There are perhaps two reasons why we study about people in the Bible – to learn how not to do some things like being deceitful, and how to do the right things like this mornings example Ruth. So this morning we are going to look together at the book of Ruth and discover who Ruth was, what is her story and how we can learn from her as we seek to live a godly and righteous life in Britain in 2009. Tonight we will be looking at the character of Rachel and how she fits into salvation history and how we can learn lessons from her. But on with this morning and Ruth!

Perhaps the key verses for the book of Ruth, which would help us summarise this short story are as we read in Ruth 1v15-18:

The book of Ruth is a cameo story of love, devotion and redemption set in the black days of the Judges. It tells the story of a pagan woman giving up everything to cling to the people of Israel and to God Himself. Shows her faithfulness when the nation was faithless.

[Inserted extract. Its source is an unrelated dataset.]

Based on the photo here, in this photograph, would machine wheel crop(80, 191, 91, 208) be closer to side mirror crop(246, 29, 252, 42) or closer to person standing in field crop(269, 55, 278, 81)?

Doesn’t that sound a nice lovely story and wouldn’t it be good just to leave it at that, and not learn more about the character of Ruth. The greatest thing about Ruth, that we are going to learn about is, her obedience. Indeed elsewhere in Scripture it says that obedience is better than sacrifice. The story of Ruth as we have seen celebrates the gentle beauty of love and loyalty between individuals, and it shows the positive power of obedience to God for both personal fulfilment and wider blessing. By committing herself to Naomi, as well as to Naomi’s God, Ruth found satisfaction in service. Instead of losing her identity by her voluntary and complete submission, Ruth’s place in Israel and history is confirmed. There are four things about her obedience, that we living in 2009 would be wise to copy as we seek to follow this God with obedient lives that are worthy of Him.

1. WOW! obedience.

Firstly, her obedience is surprising – it has a wow factor to it! The harmony between Ruth and her mother-in-law is even more appealing when we consider the two unusual facets that could have driven them apart.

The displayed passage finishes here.